OUR OPINION


Permits for 'biopharming' deserve strict standards

THE ISSUE

A federal judge has ruled that a federal agency was wrong in issuing permits for planting genetically modified crops.

HAWAII has been regarded as a potential leader in the area of genetically engineered crops, and a federal judge has ruled that "biopharms" be operated in a way that protects nearby crops from contamination. The U.S. Department of Agriculture's permits to seed companies in Hawaii neglected environmental concerns, and the judge's ruling should provide adequate protection.

The Agriculture Department issued two-year permits in 2001 to four companies without bothering to ask other federal agencies about Hawaii's endangered species or explain why no environmental impact statements were needed. Its only rationale was that the permits involved "confined field releases of genetically engineered organisms" of corn or sugarcane on Kauai, Maui, Molokai and Oahu.

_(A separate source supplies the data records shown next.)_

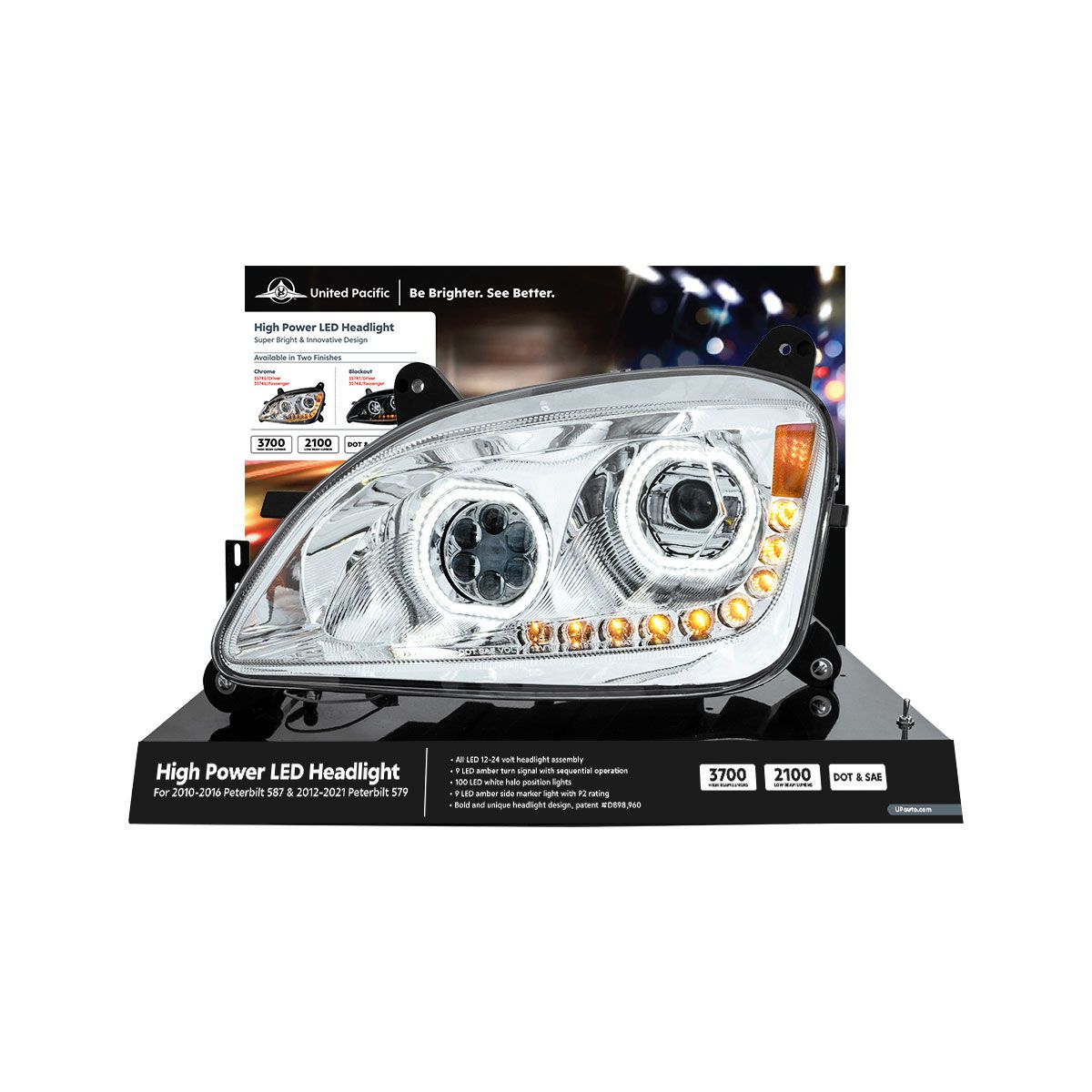 United Pacific Peterbilt 579 Modular Headlight Display-35745
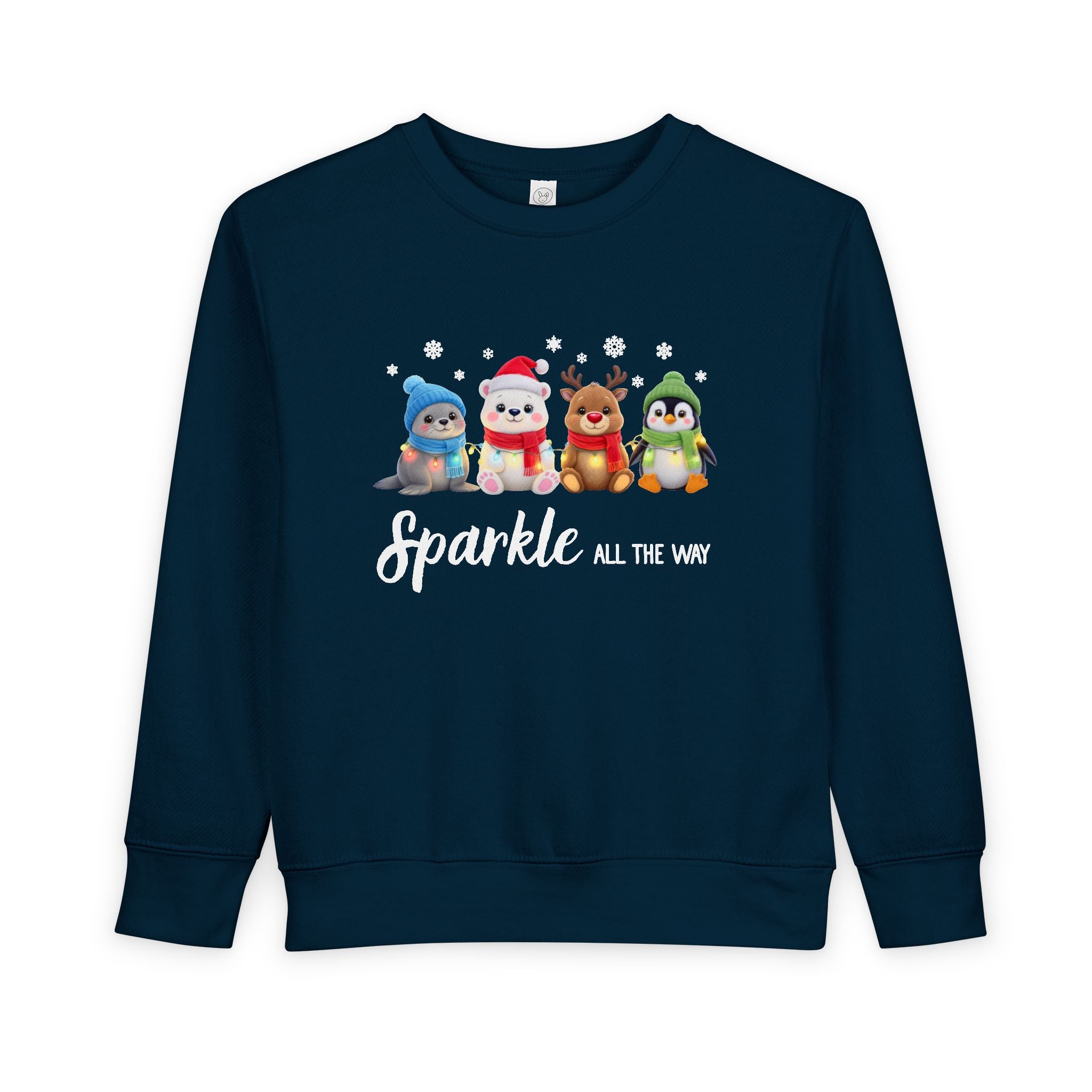 "Sparkle all The Way" Toddler Cozy Sweatshirt
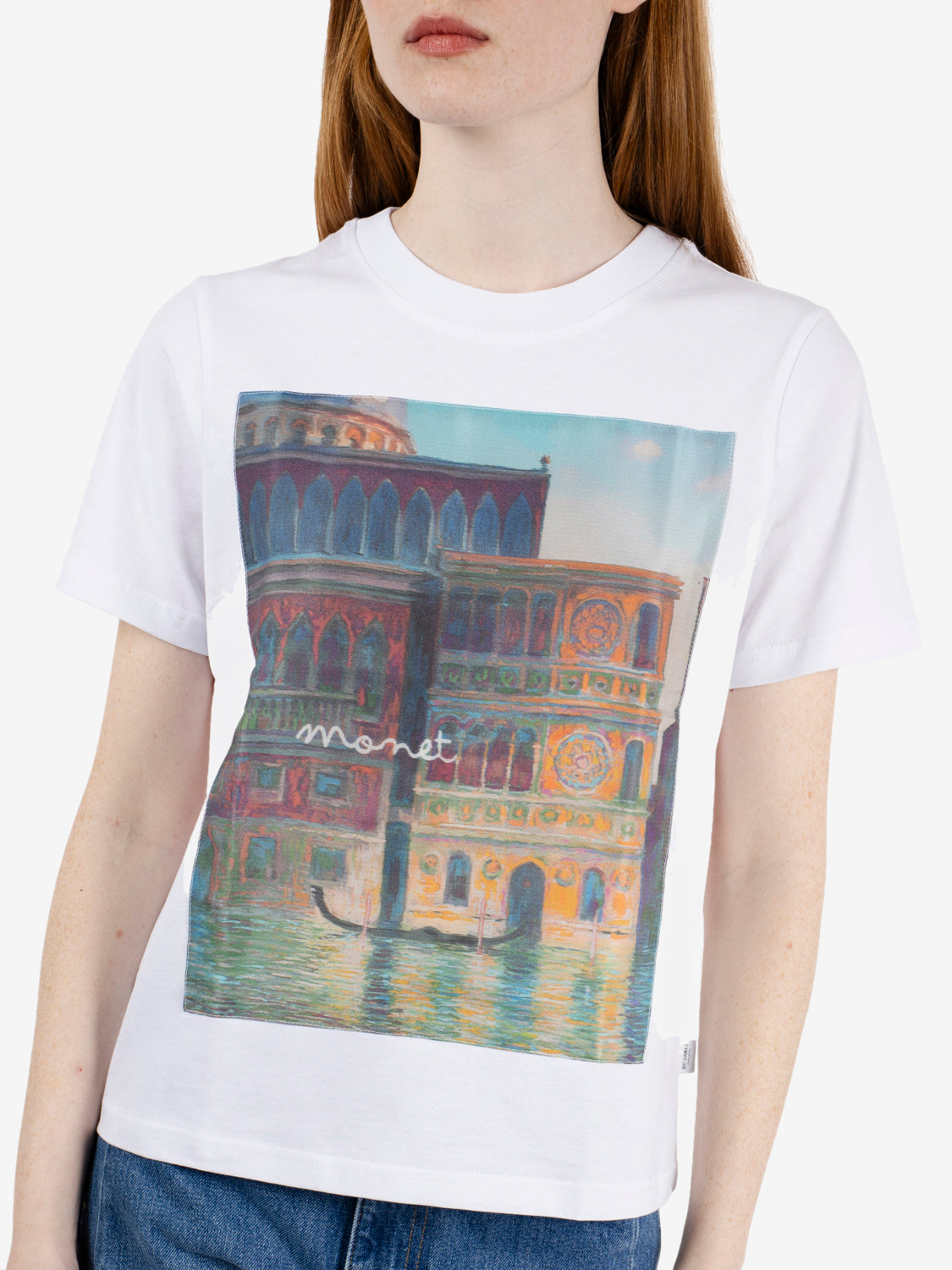 T-shirt Silmon white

Actually, they were open-air plantings, according to environmental groups that sued the government. The ruling follows a report by the Agriculture Department's inspector general that its Animal and Plant Health Inspection Service has failed to review permit applicants' "containment protocols, which describe how the applicant plans to contain the (genetically engineered) crop within the field test site and prevent it from persisting in the environment."

U.S. District Judge Michael Seabright pointed out in his ruling that Hawaii's 329 endangered and threatened plant and animal species are more than those listed in any other state and 25 percent of all those listed nationally. It also has hosted more than 5,000 test sites for genetically engineered crops, more than anywhere else in the world. The department's failure to ask for the list of threatened species was inexcusable.

Genetically modified crops have been touted as a futuristic melding of agriculture and technology to produce pharmaceutical and industrial chemicals. Proponents say they could combat infectious and chronic diseases such as herpes and influenza, and produce growth hormones, blood clotting agents and contraceptives. While environmentalists focus on their risk to endangered species, farmers have expressed concern about contamination of nearby crops.

Seabright, President Bush's most recent addition to Hawaii's federal court, rightly ridiculed the department for its argument of "no harm, no foul" -- that no listed species or habitat was harmed by activity that ensued from the permits. "This argument is absurd," the judge wrote, with the department relying on "after-the-fact justification (and good fortune)."

"The ruling is a clear victory for Hawaii's government," said Joseph Mendelson of the Center for Food Safety, one group represented in the suit by the Earthjustice law firm. "It will help protect the islands from the illegal field-testing of genetically engineered, drug-producing crops."